- [Exercise goal]:
Turn the entries below into a numbered list, leaving out the blank lines and the pictures.

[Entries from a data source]
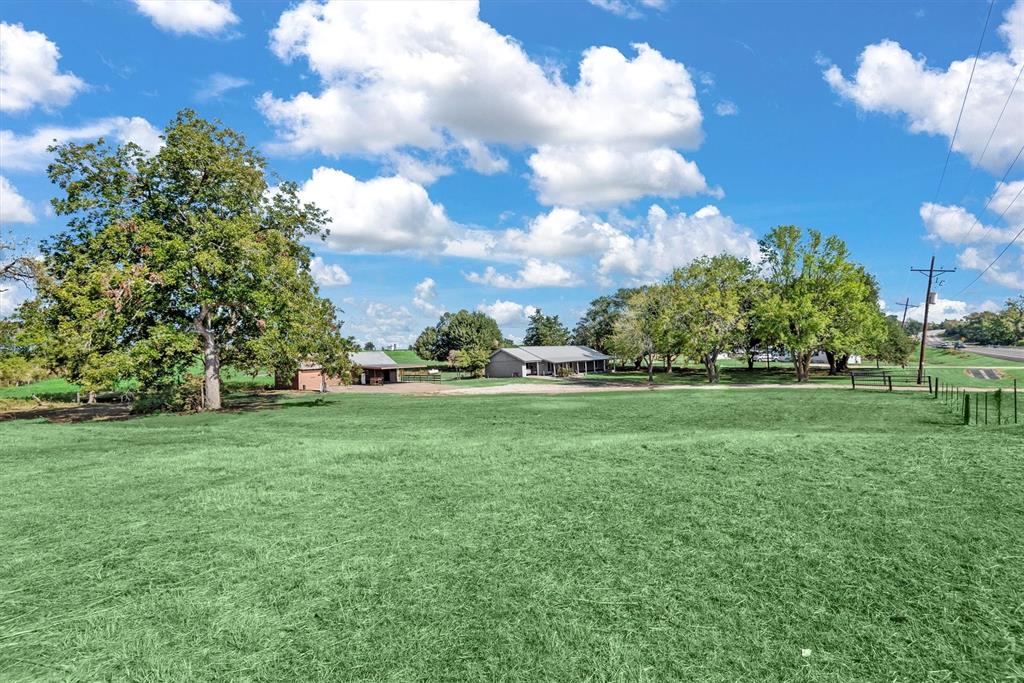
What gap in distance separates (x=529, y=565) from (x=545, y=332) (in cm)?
10405

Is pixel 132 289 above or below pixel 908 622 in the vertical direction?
above

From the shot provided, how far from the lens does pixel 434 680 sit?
4574 millimetres

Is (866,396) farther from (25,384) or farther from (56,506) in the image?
(25,384)

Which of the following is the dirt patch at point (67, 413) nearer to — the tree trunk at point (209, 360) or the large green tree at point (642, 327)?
the tree trunk at point (209, 360)

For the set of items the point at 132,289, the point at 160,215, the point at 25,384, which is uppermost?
the point at 160,215

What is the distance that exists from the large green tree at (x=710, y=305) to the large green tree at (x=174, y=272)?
32.6 metres

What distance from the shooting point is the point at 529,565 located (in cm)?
669

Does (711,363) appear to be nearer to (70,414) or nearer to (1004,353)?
(70,414)

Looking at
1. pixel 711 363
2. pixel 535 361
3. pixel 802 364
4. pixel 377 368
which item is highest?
pixel 802 364

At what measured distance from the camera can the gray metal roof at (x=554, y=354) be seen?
257 feet

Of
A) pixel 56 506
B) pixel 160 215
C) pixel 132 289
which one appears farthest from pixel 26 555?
pixel 160 215

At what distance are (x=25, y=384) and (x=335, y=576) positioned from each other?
76684 millimetres

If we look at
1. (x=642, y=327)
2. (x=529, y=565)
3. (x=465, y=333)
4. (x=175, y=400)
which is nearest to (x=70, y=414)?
(x=175, y=400)

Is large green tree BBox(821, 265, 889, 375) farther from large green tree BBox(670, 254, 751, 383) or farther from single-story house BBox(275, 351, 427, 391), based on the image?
single-story house BBox(275, 351, 427, 391)
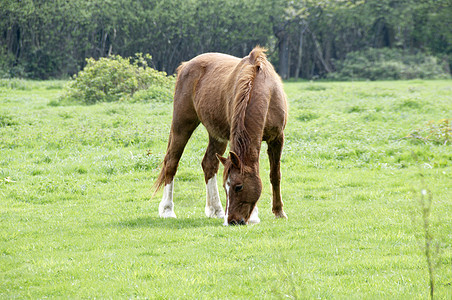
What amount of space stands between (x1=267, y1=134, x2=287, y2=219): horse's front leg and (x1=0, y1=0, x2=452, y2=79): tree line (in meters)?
25.2

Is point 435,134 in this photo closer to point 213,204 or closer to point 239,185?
point 213,204

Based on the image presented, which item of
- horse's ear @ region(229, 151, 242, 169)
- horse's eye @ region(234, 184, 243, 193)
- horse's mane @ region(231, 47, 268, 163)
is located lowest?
horse's eye @ region(234, 184, 243, 193)

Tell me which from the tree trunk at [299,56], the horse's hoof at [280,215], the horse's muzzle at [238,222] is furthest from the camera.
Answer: the tree trunk at [299,56]

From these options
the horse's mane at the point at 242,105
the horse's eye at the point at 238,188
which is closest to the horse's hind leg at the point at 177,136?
the horse's mane at the point at 242,105

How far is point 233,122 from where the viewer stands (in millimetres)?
6305

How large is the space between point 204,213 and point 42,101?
14517 mm

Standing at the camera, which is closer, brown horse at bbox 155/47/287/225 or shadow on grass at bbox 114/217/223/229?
brown horse at bbox 155/47/287/225

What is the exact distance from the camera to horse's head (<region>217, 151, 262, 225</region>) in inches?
240

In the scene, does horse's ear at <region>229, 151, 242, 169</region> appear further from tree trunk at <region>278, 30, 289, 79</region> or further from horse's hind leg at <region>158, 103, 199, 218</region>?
tree trunk at <region>278, 30, 289, 79</region>

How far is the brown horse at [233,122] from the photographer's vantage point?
618 cm

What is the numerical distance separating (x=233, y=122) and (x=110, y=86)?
15847 millimetres

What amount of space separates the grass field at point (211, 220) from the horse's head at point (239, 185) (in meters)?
0.29

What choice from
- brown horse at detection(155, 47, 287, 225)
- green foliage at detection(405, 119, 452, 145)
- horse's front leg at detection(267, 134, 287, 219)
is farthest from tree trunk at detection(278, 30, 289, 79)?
horse's front leg at detection(267, 134, 287, 219)

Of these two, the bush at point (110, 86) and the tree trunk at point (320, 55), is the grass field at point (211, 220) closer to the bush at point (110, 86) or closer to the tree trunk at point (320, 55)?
the bush at point (110, 86)
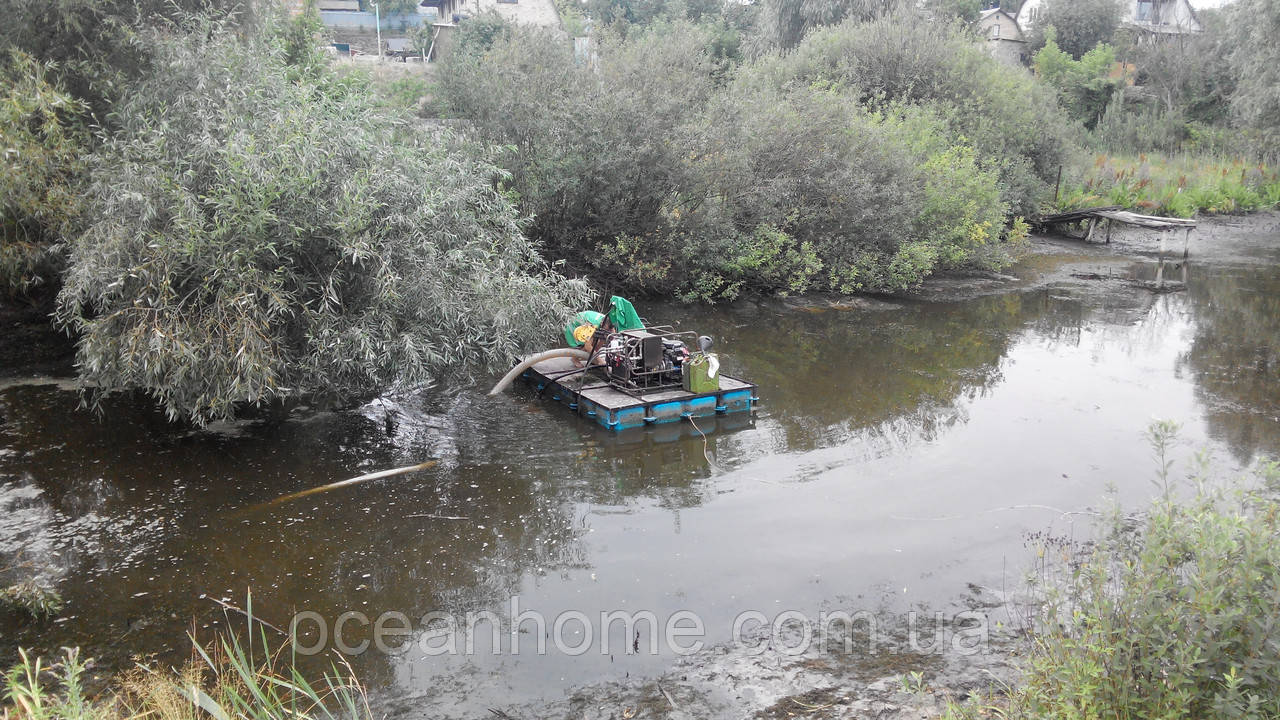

- [Solved exercise]:
1. What gap in distance separates (x=529, y=565) from (x=545, y=332) (in cm)?
2. 10405
3. Is pixel 132 289 above or below pixel 908 622 in the vertical direction?
4. above
5. From the shot provided, how far from the lens does pixel 434 680 sit?
6. 4574 millimetres
7. Is (866,396) farther from (25,384) or farther from (56,506) in the image?
8. (25,384)
9. Which of the following is the dirt patch at point (67, 413) nearer to — the tree trunk at point (209, 360) or the large green tree at point (642, 327)?
10. the tree trunk at point (209, 360)
11. For the set of items the point at 132,289, the point at 160,215, the point at 25,384, which is uppermost?
12. the point at 160,215
13. What is the distance that exists from the large green tree at (x=710, y=305) to the large green tree at (x=174, y=272)?
14. 32.6 metres
15. What distance from the shooting point is the point at 529,565 located (in cm)?
16. 669
17. Does (711,363) appear to be nearer to (70,414) or nearer to (1004,353)?
18. (70,414)
19. Looking at
20. 1. pixel 711 363
21. 2. pixel 535 361
22. 3. pixel 802 364
23. 4. pixel 377 368
24. which item is highest?
25. pixel 802 364
26. At what measured distance from the camera can the gray metal roof at (x=554, y=354) be seen?
27. 257 feet
28. Of
29. A) pixel 56 506
30. B) pixel 160 215
31. C) pixel 132 289
32. which one appears farthest from pixel 26 555?
33. pixel 160 215
34. At what distance are (x=25, y=384) and (x=335, y=576) positioned from each other?
35. 76684 millimetres
36. If we look at
37. 1. (x=642, y=327)
38. 2. (x=529, y=565)
39. 3. (x=465, y=333)
40. 4. (x=175, y=400)
41. which is nearest to (x=70, y=414)?
42. (x=175, y=400)
43. Is large green tree BBox(821, 265, 889, 375) farther from large green tree BBox(670, 254, 751, 383) or farther from single-story house BBox(275, 351, 427, 391), based on the image?
44. single-story house BBox(275, 351, 427, 391)
45. What amount of space stands between (x1=267, y1=134, x2=287, y2=219): horse's front leg and (x1=0, y1=0, x2=452, y2=79): tree line (in meters)?
46. 25.2
47. Is point 435,134 in this photo closer to point 213,204 or closer to point 239,185?
48. point 213,204
49. Based on the image presented, which item of
50. - horse's ear @ region(229, 151, 242, 169)
51. - horse's eye @ region(234, 184, 243, 193)
52. - horse's mane @ region(231, 47, 268, 163)
53. is located lowest?
54. horse's eye @ region(234, 184, 243, 193)
55. Tell me which from the tree trunk at [299,56], the horse's hoof at [280,215], the horse's muzzle at [238,222] is furthest from the camera.
56. Answer: the tree trunk at [299,56]
57. From these options
58. the horse's mane at the point at 242,105
59. the horse's eye at the point at 238,188
60. which is closest to the horse's hind leg at the point at 177,136?
61. the horse's mane at the point at 242,105
62. How far is point 233,122 from where the viewer stands (in millimetres)?
63. 6305
64. How large is the space between point 204,213 and point 42,101?
65. 14517 mm
66. Standing at the camera, which is closer, brown horse at bbox 155/47/287/225 or shadow on grass at bbox 114/217/223/229?
67. brown horse at bbox 155/47/287/225
68. What is the exact distance from the camera to horse's head (<region>217, 151, 262, 225</region>) in inches?
69. 240
70. In the scene, does horse's ear at <region>229, 151, 242, 169</region> appear further from tree trunk at <region>278, 30, 289, 79</region> or further from horse's hind leg at <region>158, 103, 199, 218</region>?
71. tree trunk at <region>278, 30, 289, 79</region>
72. How far is the brown horse at [233,122] from the photographer's vantage point?
73. 618 cm
74. What is the numerical distance separating (x=233, y=122) and (x=110, y=86)?
75. 15847 millimetres
76. What amount of space separates the grass field at point (211, 220) from the horse's head at point (239, 185) (in meters)?
77. 0.29
78. What choice from
79. - brown horse at detection(155, 47, 287, 225)
80. - green foliage at detection(405, 119, 452, 145)
81. - horse's front leg at detection(267, 134, 287, 219)
82. is farthest from tree trunk at detection(278, 30, 289, 79)?
83. horse's front leg at detection(267, 134, 287, 219)
84. Of these two, the bush at point (110, 86) and the tree trunk at point (320, 55), is the grass field at point (211, 220) closer to the bush at point (110, 86) or closer to the tree trunk at point (320, 55)?
85. the bush at point (110, 86)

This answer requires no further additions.